Gemeinsam habe das Trio dem Unternehmen mit ausgeklügelten Strukturen Kapital entzogen. Die kreative Buchführung diente nach Ansicht der Staatsanwaltschaft dazu, in der Außendarstellung den Eindruck einer höheren Profitabilität des Unternehmens zu erwecken. Den Angeklagten sei klar gewesen, dass eine Darstellung der tatsächlichen wirtschaftlichen Lage des Unternehmens einen Einbruch des Aktienkurses und somit auch negative Folgen für die an Geschäfts- und Kursentwicklung gekoppelte variable Vorstandsvergütung zur Folge gehabt hätte.
Braun setzt auf bekannten Strafverteidiger
Im Anschluss an den Vortrag der Staatsanwaltschaft gehört das Wort Rechtsanwalt Alfred Dierlamm. Dierlamm, Gründer der gleichnamigen Kanzlei und seit 2010 Professor für Wirtschafts- und Steuerstrafrecht an der Universität Trier, ließ bislang keine Abneigung gegen Herausforderungen erkennen: Mandate zu Cum-Ex, der Schlecker-Insolvenz und dem VW-Abgasskandal finden sich unter seinen Referenzen.
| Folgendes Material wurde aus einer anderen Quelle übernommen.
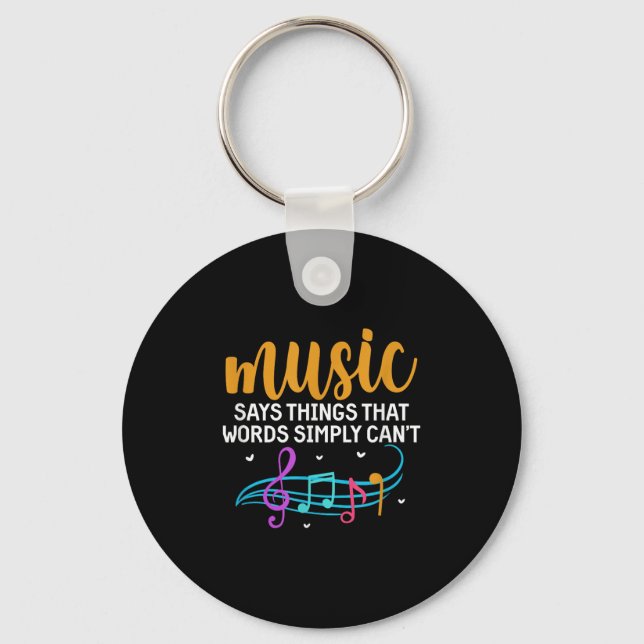 Music Says Things That Words Simply Can't Music No Key Ring (Front)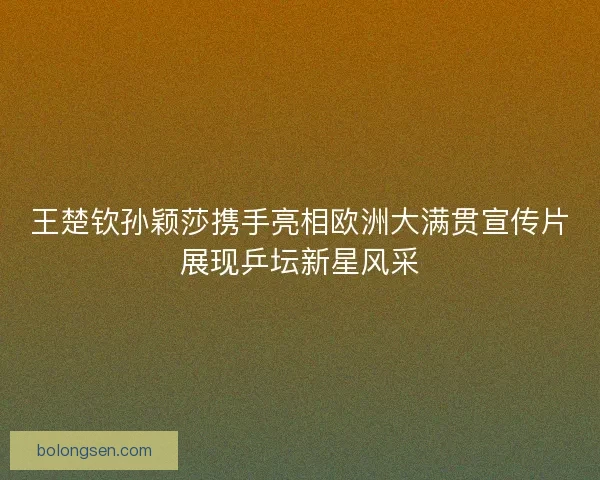 王楚钦孙颖莎携手亮相欧洲大满贯宣传片展现乒坛新星风采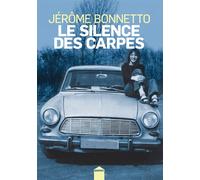 Le silence des carpes - Jérôme Bonnetto - Inculte-Derniere Marge - Poche - Roman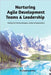 Nurturing Agile Development Teams & Leadership: Guiding 21st Century Managers, Leaders & Organizations by K. Chakravarthy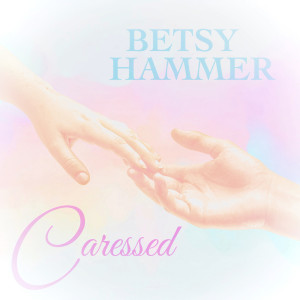 Album Caressed from Betsy Hammer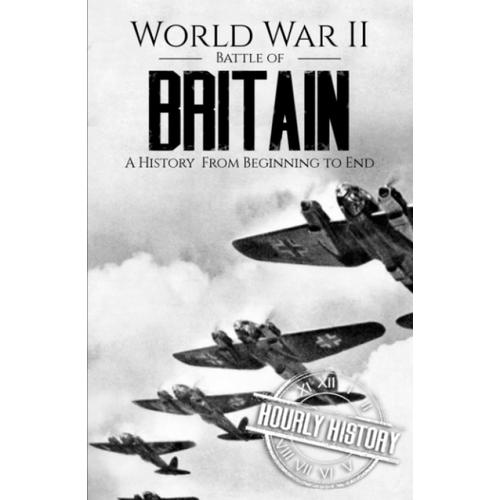 World War Ii Battle Of Britain: A History From Beginning To End (World War 2 Battles)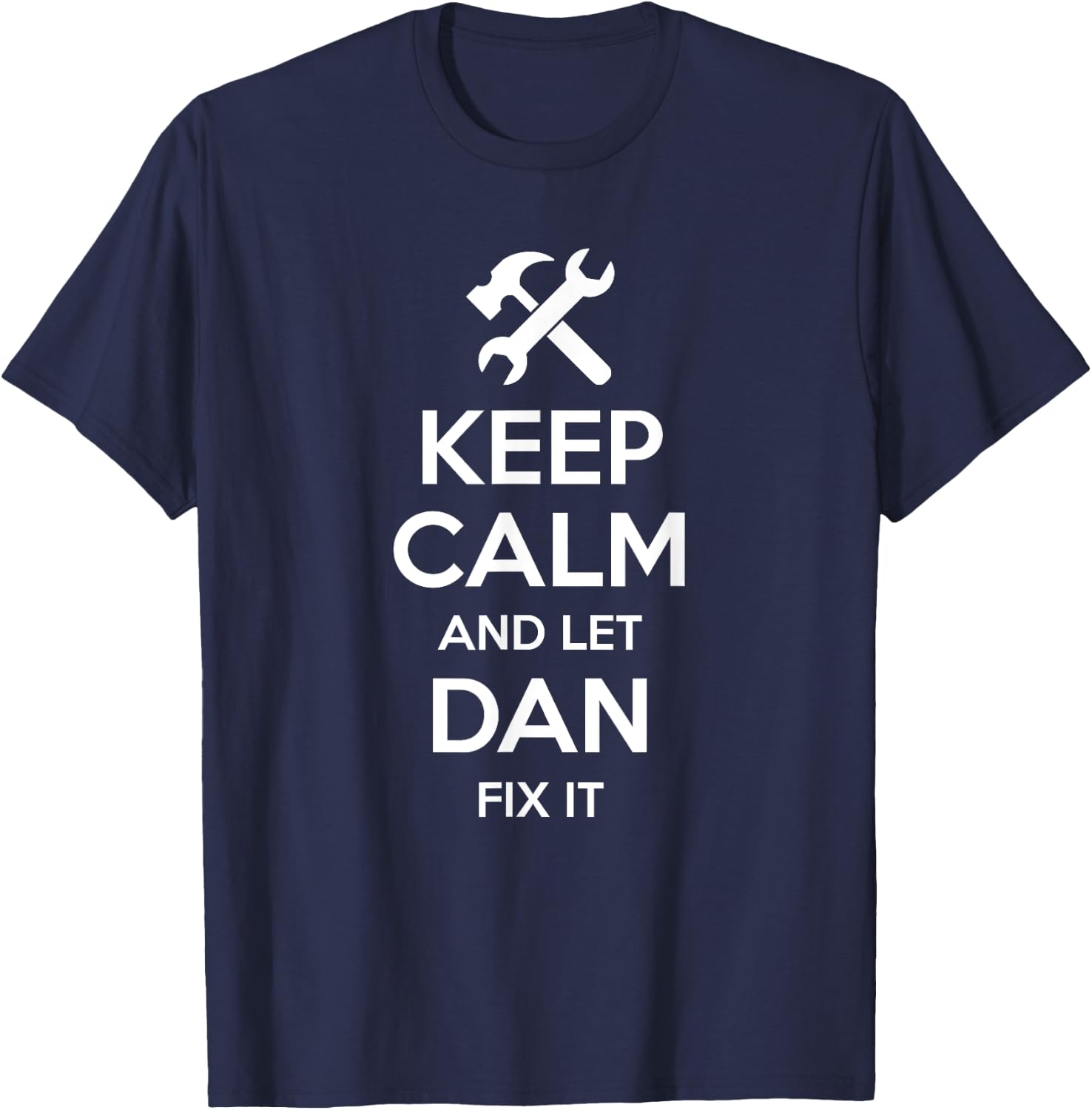 Custom Christmas Fathers Day Engineer Name DAN Fix Quote Funny Birthday Personalized Name Gift T-Shirt - T-Shirt | Navy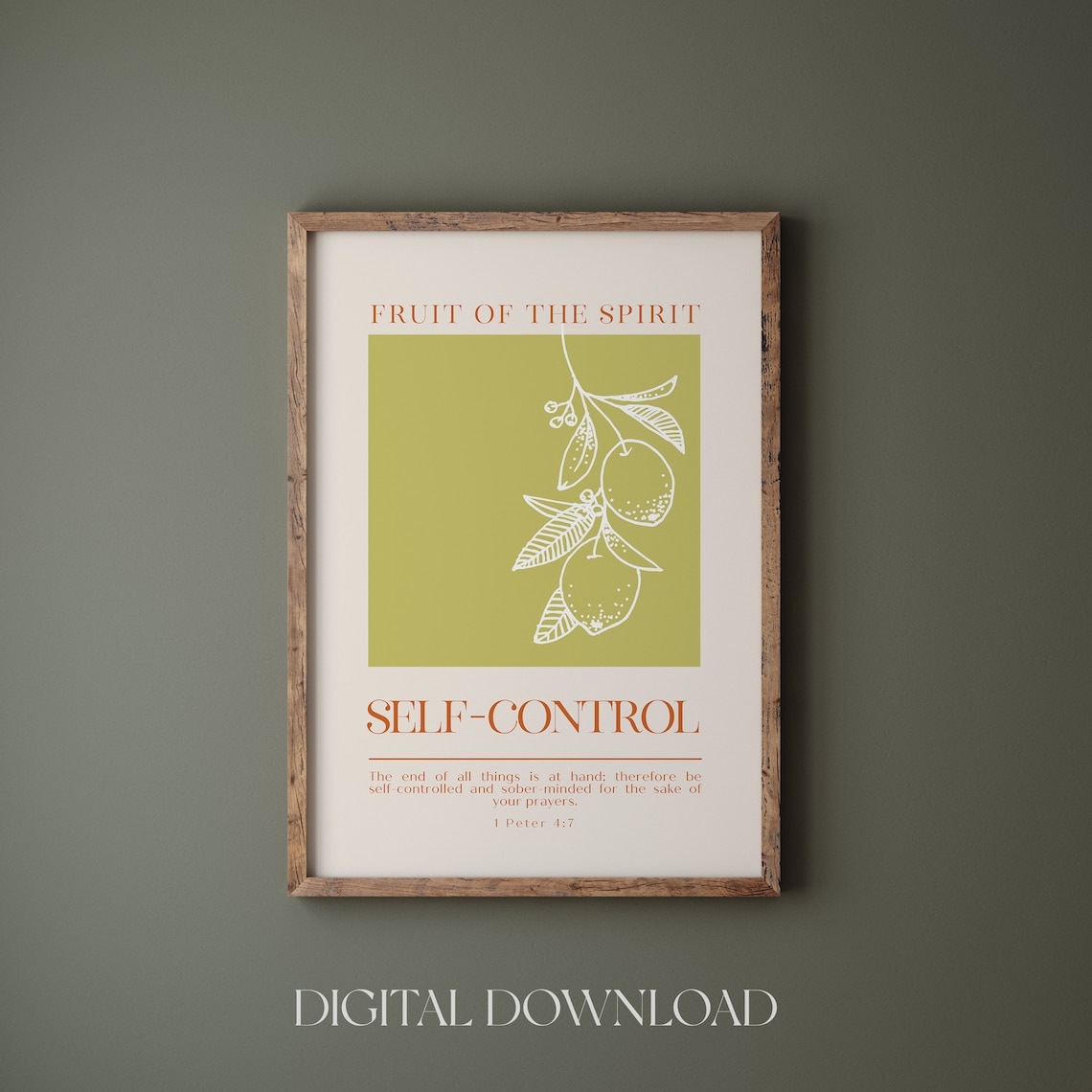 Fruit of the Spirit Self-Control 1 Peter 4:7 Botanical Art Print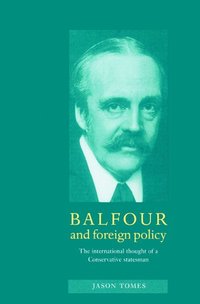 bokomslag Balfour and Foreign Policy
In Stadelheim tritt er an, um Markus Braun weitere Jahre im Gefängnis zu ersparen. Sein Mandant beteuerte in der Vergangenheit mehrfach seine Unschuld. Braun, zum Prozessauftakt in seinem typischen Outfit – dunkler Anzug und Rollkragenpullover - , sieht sich als Opfer krimineller Machenschaften, von denen er selbst nichts gewusst und mitbekommen habe.
Die Verteidiger der beiden anderen Angeklagten, darunter Florian Eder, der Oliver Bellenhaus vertritt, üben sich am ersten Prozesstag noch weitestgehend in verbaler Zurückhaltung. Bis zum Jahresende sind noch fünf weitere Verhandlungstage terminiert, Zeugen sollen erst im neuen Jahr vernommen werden. Wirecard-Insolvenzverwalter Michael Jaffé oder auch der Journalist Dan McCrum, der mit seiner Artikelreihe "House of Wirecard" aus dem Geschäftsmodell Wirecard den Fall Wirecard machte und dabei selbst Adressat von Ermittlungen wurde, dürften Spannendes zu erzählen haben.
Wo ist Jan Marsalek?
Schon am ersten Verhandlungstag deutete sich Potenzial für Wendungen und Überraschungen an. Deutlich wurde aber auch, dass ein – möglicherweise entscheidendes – Puzzlestück fehlt: Jan Marsalek. Das ehemalige Wirecard-Vorstandsmitglied, dessen Konterfei bundesweit großflächig auf Fahndungsplakaten prangt, ist untergetaucht. Moskau wird als Aufenthaltsort des Österreichers vermutet.
Genug Geldmittel dürften bei ihm vorhanden sein. Nach einem Bericht der Süddeutschen Zeitung soll er mit Hilfe seiner Assistentin insgesamt Millionenbeträge in bar in Plastiktüten aus der Konzernzentrale geschafft haben.
Unbestätigten Berichten zufolge hat sich die Staatsanwaltschaft München I zwischenzeitlich mit einem Inhaftnahmeersuchen an Russland gewandt. Die Personalie Marsalek wird den Prozess in Stadelheim begleiten und könnte jederzeit zum X-Faktor werden.